Canada bank regulator warns on Basel supervision

OTTAWA (Reuters) - Global regulators must step up supervision of how so-called Basel III bank standards are implemented in order to ensure a level playing field among lenders, the head of Canada’s banking watchdog said on Wednesday.

Julie Dickson, who heads the Office of the Superintendent of Financial Institutions (OSFI), said the regulator has been emphasizing internationally that capital rules must be accompanied by “intensive supervision” to be effective and that there was an effort underway to increase scrutiny.

“It’s been agreed that we’re going to try to assess whether global banks, if given the same portfolio, would come up with the same capital,” she told the Senate Standing Committee on Banking, Trade and Commerce.

“That’s going to be very difficult to do, but it’s on the radar screen and a huge amount of effort will go into that in the coming months.”

Dickson said she has told Canadian banks that they should be prepared to meet the new standards, which toughen rules on how much capital and liquidity they must hold, by the first quarter of 2013 rather than 2019 as laid out by the agreement.

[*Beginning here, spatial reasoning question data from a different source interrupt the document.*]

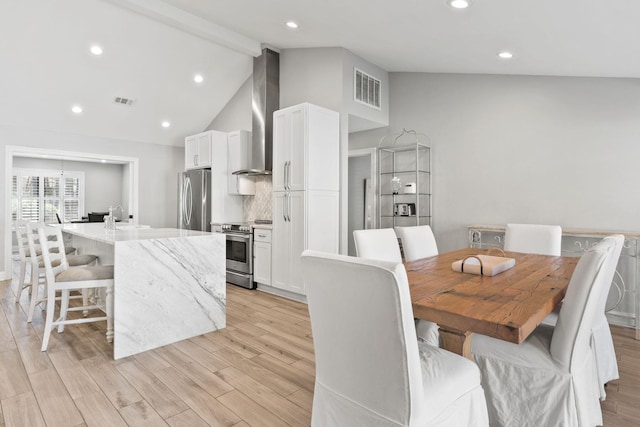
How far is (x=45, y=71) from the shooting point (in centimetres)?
470

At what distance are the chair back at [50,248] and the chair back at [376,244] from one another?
7.63ft

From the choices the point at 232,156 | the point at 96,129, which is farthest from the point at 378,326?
the point at 96,129

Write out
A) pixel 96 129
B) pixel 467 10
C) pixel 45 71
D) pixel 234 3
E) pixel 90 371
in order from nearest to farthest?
pixel 90 371
pixel 467 10
pixel 234 3
pixel 45 71
pixel 96 129

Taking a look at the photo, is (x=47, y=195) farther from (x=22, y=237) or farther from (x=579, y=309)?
(x=579, y=309)

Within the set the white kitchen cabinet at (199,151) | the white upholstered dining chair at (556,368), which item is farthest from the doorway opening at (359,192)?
the white upholstered dining chair at (556,368)

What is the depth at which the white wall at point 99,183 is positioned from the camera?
8716 mm

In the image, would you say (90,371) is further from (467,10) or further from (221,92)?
(221,92)

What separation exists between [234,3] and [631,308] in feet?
16.1

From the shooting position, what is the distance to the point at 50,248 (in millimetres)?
2988

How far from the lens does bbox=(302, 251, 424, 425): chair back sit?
1.10m

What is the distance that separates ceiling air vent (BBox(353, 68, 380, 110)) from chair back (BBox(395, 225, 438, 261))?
2.23 meters

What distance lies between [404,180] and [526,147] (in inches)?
58.7

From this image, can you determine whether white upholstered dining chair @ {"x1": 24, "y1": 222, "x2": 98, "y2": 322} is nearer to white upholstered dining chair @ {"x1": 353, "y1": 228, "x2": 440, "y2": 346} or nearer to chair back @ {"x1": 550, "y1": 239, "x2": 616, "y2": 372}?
white upholstered dining chair @ {"x1": 353, "y1": 228, "x2": 440, "y2": 346}

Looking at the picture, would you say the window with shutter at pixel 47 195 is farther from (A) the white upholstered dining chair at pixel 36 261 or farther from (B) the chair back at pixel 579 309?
(B) the chair back at pixel 579 309
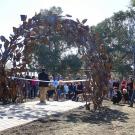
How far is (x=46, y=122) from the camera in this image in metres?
11.0

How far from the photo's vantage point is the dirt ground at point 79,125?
9.41 m

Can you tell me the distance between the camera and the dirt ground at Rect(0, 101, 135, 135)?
30.9 feet

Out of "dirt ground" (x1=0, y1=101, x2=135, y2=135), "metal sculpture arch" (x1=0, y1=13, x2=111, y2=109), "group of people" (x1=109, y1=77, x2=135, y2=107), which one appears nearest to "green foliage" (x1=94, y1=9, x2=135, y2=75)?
"group of people" (x1=109, y1=77, x2=135, y2=107)

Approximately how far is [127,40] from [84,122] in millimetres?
38655

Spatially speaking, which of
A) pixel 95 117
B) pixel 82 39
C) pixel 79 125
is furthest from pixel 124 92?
pixel 79 125

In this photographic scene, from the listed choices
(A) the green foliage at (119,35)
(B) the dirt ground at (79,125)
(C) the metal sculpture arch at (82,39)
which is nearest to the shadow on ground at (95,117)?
(B) the dirt ground at (79,125)

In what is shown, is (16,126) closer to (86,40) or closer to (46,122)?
(46,122)

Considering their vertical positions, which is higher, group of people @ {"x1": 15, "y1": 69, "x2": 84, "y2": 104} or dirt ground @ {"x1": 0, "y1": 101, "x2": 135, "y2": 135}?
group of people @ {"x1": 15, "y1": 69, "x2": 84, "y2": 104}

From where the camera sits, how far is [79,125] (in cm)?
1072

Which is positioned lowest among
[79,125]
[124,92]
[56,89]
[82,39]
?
[79,125]

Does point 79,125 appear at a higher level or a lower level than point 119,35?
lower

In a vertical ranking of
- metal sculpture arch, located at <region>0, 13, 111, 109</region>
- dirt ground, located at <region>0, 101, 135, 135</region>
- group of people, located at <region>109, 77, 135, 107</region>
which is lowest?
dirt ground, located at <region>0, 101, 135, 135</region>

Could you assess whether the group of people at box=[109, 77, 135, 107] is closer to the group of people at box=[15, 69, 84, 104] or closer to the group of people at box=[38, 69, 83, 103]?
the group of people at box=[38, 69, 83, 103]

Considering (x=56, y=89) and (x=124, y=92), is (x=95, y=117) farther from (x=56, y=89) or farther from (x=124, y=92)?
(x=56, y=89)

“Canadian banks are currently well-positioned to meet or exceed this expectation,” she said.

But she acknowledged that there were questions as to whether or how quickly some other countries would implement the rules, due the weak economic outlook in Europe and the United States.

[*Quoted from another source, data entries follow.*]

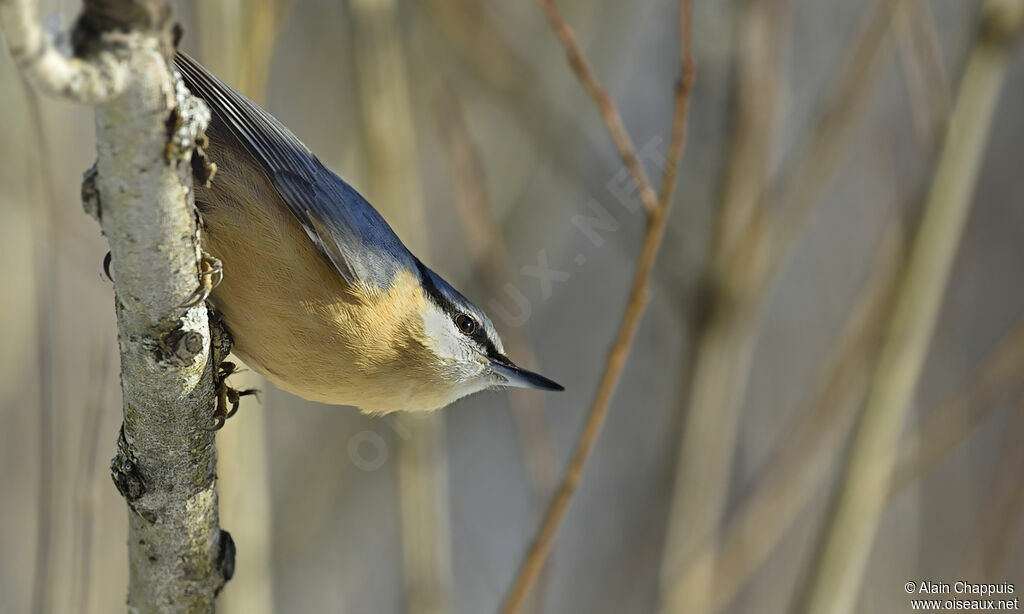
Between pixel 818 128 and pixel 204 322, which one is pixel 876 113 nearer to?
pixel 818 128

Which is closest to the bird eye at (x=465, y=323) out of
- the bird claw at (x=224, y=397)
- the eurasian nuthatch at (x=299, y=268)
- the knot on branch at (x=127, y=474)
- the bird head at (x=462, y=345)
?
the bird head at (x=462, y=345)

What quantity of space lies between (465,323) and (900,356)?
1.00m

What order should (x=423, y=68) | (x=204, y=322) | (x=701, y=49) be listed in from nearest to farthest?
(x=204, y=322) → (x=701, y=49) → (x=423, y=68)

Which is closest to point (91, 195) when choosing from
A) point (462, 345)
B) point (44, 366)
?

She said that was why Basel III has a very long transition period, but she added: “We’re very, very focused on this. We want other countries to implement because that’s how you get a level playing field.”

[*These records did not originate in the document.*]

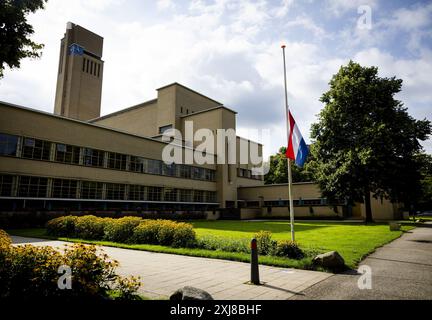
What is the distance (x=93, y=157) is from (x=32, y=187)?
729 centimetres

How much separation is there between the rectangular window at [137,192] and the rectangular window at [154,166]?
2.79 meters

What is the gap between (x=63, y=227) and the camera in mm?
18188

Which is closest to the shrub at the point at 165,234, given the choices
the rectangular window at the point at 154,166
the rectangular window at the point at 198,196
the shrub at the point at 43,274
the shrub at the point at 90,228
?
the shrub at the point at 90,228

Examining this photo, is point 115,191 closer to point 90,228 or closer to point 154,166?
point 154,166

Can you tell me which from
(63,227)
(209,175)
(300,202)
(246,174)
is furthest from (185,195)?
(63,227)

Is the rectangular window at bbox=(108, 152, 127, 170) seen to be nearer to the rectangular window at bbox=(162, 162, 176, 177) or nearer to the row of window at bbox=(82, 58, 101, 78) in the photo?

The spreading European sovereign debt crisis has wrought havoc with the region’s banks, and Dickson noted that markets were concerned that Europe’s plan for a 106 billion euro ($141 billion) recapitalization of its banks may not be enough.

“The market is speaking to some extent, so there are some concerns about the European banking system,” she told reporters after her testimony.

“The IMF had talked about to 200 to 300 billion euros, and I think the market is wondering whether (106 billion) is sufficient,” said Dickson, who chairs a supervisory committee on the G20’s Financial Stability Board.

Dickson said she had not done the work herself to determine the European plan’s sufficiency, but added: “At the end of the day, it’s the market opinion that matters.”


Dickson also said international regulators would start looking at issue of nationally systemically important financial institutions, or national SIFIs, early next year. This is a sequel to SIFIs that are deemed to be globally important.

“We’ll start to look at it at the international level after Christmas,” she said. “We have to talk about this, whether it makes sense. We’ll let the FSB process play out and then figure out what it means for Canada.”

No Canadian bank was on the list of 29 global SIFIs released by the FSB earlier this month.

Banks deemed systemically important are subject to stricter capital rules, as their collapse would be seen as catastrophic to the industry.